In Cantabria unmarried couples have the same rights as married couples provided their relationship had been constituted and inscribed as being ruled under Cantabria`s Law of “ Parejas de Hecho”.

In Cantabria there is no limit in the reduction to be applied to the amount received from a life insurance policy by ascendants, descendants or spouses ( 100%).

There are also bigger reductions that those ruled by the State law for disabled people.

There is a deduction of 100% of the total amount to be paid by ascendants, descendants or spouses.  The same deduction will benefit legal guardians appointed judicially or those who prove they have lived with the deceased for the two years preceeding death.

Since 1 January 2024 there is a deduction of 50% for siblings ( not including in-laws).

 

In Cantabria there are peculiarities related to the reduction of value of the house which has been the habitual residence of the deceased and in the acquisition of an individual enterprise, professional business or share in a company.

Since 1.1.2018 the reduction for the acquisition of the house, which was the habitual residence of the deceased, has been downgraded to 95% of its value ( 99% before) with a limit in the reduction of 125.000 € for each tax payer. Remember that this reduction applies only to the tax duties of the spouse or registered unmarried partner, descendants or ascendants of the deceased

SINCE THE FIRST OF JANUARY 2018

There is a new reduction of 25.000 € in the acquisitions by siblings.

The tutor ( legal guardian) is considered among the group II, ascendants and descendants over 21 even in the case the legal guardian is unrelated.

The reduction in the life insurance has a limit of 50.000 € for each tax payer.

The reduction in the value of the house which was the habitual residence is cut to 95% with a limit of 125.000 for each tax payer.

For acquisitions by a married or unmarried partner the first 250.000 are taxed at 0% and the rest 0.8%

For acquisitions by ascendants or descendants which were previously taxed at 0.8%, since the 1.1.2018 are taxed according to a scale which is in the calculator.

The amount to be paid (cuota) is reduced for ascendants, descendants and spouse by 100% if the acquisition is under 100.000 € or by 90% if the acquisition is over 100.000 €.

Since 1-1-2019 this benefit has been extended to 100% on the amount ( Cuota ) to be paid in the tax duties by the spouse or registered unmarried partner, ascendants, and descendants whatever the value of their acquisition.

Also, a new benefit has been added of 90% of the amount to be paid as tax duties for any person who was the court-appointed legal guardian of a deceased disabled person, that benefits anyone even if he or she is unrelated.

  • The question now is who can take advantage of these benefits:
  • If the deceased was a resident in Spain, the inheritance tax law of Cantabria is applicable if the deceased lived there for most of the five years immediately prior to death.
    If the deceased had lived longer in another Comunidad Autónoma than that in which they had their last residence, within this last five year period, that Comunidad Autónoma’s rule will be applied.

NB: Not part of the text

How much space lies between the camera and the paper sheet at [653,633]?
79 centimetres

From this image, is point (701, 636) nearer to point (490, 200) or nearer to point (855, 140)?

    If the deceased was a resident in Spain, but for less than five years at the time of death, no Comunidades Autonomas Law will be applicable, BUT Spanish State Law will be applied.

  • If the deceased was a non-resident in Spain, BUT the beneficiary is, the tax payer can choose to apply the rule of the Comunidad Autónoma where the most valuable assets are located and, if there are no assets in Spain, the Law of the Comunidad Autónoma where they live.
  • In cases where both the beneficiary and the deceased were non-residents, the tax payer can choose the law of the Comunidad Autónoma where the most valuable assets are located.These options for non-residents, are the result of a long process that has evolved in Spanish Law since the European Court of Justice resolution of September 2014.